Para una tumba sin nombre, Juan Carlos Onetti

 


II 
Y ese algo y esa forma no procedían de la experiencia que pudiera recordar o continuara impregnándolo aunque no la recordara; se le acercaban como una lenta nube, desde los años futuros y próximos. No podría, por lo tanto, olvidarlos o rehuirlos. Así que mientras lo miraba morder el vaso para beber ansioso, como con verdadera sed, adiviné que si lograba contarme la historia iría gastando al decirla lo que le quedaba aún de adolescente. No sus restos de infancia: no se le morirían jamás. La adolescencia; los conflictos tontos, la irresponsabilidad, la inútil dureza . Lo estuve observando en soslayada despedida, con pena y orgullo.
...
»Y fíjese en esto, algo que me preocupó mucho aunque ahora no podría decirle por qué me preocupaba.
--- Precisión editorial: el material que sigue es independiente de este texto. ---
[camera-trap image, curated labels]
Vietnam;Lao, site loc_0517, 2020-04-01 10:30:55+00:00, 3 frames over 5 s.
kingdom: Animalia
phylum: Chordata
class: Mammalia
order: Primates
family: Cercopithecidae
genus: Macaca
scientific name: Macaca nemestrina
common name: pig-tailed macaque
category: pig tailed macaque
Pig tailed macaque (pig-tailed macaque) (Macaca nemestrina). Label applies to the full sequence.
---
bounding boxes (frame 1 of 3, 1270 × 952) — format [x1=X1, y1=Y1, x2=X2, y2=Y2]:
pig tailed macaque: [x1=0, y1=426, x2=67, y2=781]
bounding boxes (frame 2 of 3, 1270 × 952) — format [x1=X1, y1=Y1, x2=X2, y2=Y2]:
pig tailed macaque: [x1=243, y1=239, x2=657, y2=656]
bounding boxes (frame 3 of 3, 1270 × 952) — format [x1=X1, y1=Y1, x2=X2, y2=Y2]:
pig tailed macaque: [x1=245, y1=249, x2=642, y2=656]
Ella debe haber estado allí en la estación, cumpliendo su guardia, su turno de trabajo, como un vigilante en la parada, durante todo el primer año, sin que ni Tito ni yo nos diéramos cuenta. Quiero decir que no solo no nos dimos cuenta de lo que ella significaba —pequeña, oscura, miserable, sosteniendo al chivo de la cuerda junto a las enormes escaleras de la entrada de la estación sobre la plaza— sino que ni siquiera la vimos. Y es forzoso que hayamos pasado cientos de veces junto a ella, para tomar el subte o ir a la pizzería o a tomar cerveza en las jarras de madera de la Munich.
III 
Y, otra vez, silencioso, como si todavía no hubiera aprendido a hablar, como si persistiera en la añosa tentativa de crear un idioma, el único en que le sería posible expresar las ideas que aún no se le habían ocurrido.